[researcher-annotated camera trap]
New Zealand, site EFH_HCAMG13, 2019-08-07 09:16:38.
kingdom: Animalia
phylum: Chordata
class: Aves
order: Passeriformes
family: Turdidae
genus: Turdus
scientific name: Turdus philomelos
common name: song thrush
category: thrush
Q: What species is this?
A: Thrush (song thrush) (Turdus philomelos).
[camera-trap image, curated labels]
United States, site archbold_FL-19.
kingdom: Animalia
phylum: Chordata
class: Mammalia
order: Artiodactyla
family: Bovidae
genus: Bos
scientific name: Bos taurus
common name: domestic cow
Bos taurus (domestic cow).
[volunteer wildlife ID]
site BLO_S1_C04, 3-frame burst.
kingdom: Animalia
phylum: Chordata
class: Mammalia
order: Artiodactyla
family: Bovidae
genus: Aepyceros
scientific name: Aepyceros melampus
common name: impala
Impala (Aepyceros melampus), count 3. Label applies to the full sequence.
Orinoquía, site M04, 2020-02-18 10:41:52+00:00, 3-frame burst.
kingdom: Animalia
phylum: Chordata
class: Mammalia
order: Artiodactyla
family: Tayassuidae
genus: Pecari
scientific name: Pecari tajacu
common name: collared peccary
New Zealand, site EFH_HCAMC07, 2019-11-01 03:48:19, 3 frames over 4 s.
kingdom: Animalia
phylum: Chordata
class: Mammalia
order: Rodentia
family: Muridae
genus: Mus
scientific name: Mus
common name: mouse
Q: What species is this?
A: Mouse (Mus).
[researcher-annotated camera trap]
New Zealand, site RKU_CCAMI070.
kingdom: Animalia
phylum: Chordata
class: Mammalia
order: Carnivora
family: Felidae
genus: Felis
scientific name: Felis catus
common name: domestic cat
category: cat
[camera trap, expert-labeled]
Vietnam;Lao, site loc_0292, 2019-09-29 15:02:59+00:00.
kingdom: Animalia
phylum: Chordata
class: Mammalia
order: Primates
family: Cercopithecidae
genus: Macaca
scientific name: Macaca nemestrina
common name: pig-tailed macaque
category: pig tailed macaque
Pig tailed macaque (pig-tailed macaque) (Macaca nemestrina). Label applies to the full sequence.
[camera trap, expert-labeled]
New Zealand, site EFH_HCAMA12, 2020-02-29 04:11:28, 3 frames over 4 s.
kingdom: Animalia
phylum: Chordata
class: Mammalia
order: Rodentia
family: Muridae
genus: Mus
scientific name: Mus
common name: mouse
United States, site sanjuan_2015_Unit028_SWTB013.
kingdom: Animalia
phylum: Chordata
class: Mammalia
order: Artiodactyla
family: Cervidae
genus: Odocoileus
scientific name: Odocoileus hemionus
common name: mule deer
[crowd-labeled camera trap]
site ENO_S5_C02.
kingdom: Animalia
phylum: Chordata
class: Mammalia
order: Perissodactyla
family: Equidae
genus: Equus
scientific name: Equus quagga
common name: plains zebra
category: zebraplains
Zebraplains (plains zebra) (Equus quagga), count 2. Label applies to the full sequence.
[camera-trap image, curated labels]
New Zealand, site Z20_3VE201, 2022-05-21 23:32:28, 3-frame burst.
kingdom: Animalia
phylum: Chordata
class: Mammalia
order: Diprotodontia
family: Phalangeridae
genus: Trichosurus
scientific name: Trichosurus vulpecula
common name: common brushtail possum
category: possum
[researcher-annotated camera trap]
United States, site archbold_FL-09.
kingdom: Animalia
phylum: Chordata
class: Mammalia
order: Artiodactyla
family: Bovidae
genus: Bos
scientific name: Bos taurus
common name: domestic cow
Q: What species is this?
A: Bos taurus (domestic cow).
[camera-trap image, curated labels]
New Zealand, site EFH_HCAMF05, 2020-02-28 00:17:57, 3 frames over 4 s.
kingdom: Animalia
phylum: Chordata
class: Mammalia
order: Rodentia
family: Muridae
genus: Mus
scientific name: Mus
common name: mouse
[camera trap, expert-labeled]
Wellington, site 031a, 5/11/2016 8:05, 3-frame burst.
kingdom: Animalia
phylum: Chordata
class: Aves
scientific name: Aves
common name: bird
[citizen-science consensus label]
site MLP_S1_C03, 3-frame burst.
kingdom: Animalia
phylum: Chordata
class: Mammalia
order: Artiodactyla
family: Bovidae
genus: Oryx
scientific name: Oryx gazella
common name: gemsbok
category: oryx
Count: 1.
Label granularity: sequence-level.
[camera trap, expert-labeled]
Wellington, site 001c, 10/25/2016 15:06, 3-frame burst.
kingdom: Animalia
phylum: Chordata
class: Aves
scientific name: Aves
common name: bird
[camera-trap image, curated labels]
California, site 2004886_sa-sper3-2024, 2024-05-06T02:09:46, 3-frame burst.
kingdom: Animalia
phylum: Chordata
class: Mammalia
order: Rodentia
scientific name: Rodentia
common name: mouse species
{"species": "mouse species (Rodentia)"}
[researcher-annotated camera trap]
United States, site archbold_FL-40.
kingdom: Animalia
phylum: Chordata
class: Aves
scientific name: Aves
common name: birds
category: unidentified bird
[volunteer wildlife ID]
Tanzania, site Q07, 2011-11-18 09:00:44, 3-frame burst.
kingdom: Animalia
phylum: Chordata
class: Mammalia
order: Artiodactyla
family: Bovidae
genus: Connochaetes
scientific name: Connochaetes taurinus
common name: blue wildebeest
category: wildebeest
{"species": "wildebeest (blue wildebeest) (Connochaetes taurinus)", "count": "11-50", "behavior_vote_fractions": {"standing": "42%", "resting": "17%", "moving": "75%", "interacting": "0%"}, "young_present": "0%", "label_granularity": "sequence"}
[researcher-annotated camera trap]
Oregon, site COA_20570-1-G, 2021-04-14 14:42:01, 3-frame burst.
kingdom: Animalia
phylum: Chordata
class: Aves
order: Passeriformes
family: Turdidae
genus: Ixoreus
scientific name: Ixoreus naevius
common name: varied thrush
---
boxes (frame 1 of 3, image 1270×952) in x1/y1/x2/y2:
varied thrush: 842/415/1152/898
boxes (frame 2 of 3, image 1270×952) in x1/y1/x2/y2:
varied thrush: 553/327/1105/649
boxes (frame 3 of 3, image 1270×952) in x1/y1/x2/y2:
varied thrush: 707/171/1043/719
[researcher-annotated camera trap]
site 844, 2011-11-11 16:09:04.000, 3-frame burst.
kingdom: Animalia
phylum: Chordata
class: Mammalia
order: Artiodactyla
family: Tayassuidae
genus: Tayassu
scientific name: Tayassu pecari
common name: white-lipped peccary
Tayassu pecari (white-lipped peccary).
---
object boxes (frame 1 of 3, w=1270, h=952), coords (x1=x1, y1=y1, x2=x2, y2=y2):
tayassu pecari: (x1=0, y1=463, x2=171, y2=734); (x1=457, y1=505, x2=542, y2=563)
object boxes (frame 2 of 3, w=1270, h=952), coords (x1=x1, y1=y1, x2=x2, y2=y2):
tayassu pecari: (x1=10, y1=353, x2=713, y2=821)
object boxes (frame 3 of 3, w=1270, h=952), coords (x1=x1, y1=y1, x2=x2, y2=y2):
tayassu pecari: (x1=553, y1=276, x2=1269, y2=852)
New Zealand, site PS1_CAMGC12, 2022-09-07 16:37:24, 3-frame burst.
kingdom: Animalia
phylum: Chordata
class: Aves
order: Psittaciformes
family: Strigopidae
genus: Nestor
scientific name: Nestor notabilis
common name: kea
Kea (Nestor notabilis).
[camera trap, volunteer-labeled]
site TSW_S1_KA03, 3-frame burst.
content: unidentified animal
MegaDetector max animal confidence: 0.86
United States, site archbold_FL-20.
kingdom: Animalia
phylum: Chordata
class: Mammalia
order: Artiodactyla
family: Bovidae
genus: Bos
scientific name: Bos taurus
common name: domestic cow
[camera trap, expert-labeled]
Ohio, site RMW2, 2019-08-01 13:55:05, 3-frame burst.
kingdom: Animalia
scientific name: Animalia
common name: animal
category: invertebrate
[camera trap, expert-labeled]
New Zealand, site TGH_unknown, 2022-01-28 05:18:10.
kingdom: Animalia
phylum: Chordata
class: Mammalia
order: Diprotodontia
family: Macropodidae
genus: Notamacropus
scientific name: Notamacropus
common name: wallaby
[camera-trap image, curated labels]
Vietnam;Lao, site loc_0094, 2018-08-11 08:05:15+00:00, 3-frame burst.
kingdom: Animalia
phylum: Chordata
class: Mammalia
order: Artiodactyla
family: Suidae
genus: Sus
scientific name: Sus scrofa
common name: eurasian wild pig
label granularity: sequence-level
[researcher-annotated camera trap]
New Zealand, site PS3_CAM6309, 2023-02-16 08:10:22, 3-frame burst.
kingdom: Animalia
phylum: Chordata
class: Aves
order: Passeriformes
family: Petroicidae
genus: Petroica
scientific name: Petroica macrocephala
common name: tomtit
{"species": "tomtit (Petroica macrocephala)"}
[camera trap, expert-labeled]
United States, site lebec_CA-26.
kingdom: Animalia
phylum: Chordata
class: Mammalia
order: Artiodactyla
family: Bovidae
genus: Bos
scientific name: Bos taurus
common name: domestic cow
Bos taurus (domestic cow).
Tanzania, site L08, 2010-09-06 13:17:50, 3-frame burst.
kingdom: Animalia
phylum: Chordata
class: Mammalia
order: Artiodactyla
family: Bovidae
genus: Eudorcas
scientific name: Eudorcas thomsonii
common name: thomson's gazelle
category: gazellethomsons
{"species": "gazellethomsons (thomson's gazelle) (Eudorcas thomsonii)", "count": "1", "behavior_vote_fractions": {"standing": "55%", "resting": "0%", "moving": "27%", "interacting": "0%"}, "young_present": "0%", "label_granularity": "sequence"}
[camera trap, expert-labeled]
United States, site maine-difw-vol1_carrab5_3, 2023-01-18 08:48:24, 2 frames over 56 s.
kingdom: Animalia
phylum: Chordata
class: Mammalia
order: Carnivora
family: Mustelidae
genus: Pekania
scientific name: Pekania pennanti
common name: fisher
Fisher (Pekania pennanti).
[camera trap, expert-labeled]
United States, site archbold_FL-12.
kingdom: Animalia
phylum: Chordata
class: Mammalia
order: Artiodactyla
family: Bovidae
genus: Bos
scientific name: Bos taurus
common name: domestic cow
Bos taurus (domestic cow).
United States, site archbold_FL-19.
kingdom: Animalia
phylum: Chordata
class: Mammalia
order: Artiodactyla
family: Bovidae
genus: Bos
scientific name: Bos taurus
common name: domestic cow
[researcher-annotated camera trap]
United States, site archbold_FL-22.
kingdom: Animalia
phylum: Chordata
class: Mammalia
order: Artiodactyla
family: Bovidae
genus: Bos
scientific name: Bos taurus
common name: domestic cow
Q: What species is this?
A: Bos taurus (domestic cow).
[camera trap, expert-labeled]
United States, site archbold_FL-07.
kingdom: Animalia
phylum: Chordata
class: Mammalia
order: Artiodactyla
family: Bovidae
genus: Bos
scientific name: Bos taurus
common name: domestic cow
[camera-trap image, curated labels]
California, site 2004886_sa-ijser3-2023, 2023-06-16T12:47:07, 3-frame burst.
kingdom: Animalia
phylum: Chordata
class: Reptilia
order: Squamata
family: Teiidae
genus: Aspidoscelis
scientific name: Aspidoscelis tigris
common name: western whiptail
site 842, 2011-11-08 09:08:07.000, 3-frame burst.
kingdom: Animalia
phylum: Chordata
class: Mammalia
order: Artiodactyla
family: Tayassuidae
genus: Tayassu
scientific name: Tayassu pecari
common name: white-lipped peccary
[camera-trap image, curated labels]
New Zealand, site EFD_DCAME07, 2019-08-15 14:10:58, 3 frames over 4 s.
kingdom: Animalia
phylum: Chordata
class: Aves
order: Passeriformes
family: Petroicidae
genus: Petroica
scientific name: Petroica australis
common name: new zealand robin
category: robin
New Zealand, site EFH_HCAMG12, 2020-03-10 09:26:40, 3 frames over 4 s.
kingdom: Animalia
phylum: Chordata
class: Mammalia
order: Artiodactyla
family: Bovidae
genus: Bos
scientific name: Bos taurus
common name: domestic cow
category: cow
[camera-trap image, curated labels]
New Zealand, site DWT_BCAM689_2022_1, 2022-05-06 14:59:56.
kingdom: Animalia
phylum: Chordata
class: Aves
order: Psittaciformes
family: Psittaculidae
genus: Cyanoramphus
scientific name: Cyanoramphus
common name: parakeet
■ ■ ■ ■
EXERCISE:
Return, from the data, each line that has the word "over" in it.

TASK RESPONSE:
New Zealand, site EFH_HCAMC07, 2019-11-01 03:48:19, 3 frames over 4 s.
New Zealand, site EFH_HCAMA12, 2020-02-29 04:11:28, 3 frames over 4 s.
New Zealand, site EFH_HCAMF05, 2020-02-28 00:17:57, 3 frames over 4 s.
United States, site maine-difw-vol1_carrab5_3, 2023-01-18 08:48:24, 2 frames over 56 s.
New Zealand, site EFD_DCAME07, 2019-08-15 14:10:58, 3 frames over 4 s.
New Zealand, site EFH_HCAMG12, 2020-03-10 09:26:40, 3 frames over 4 s.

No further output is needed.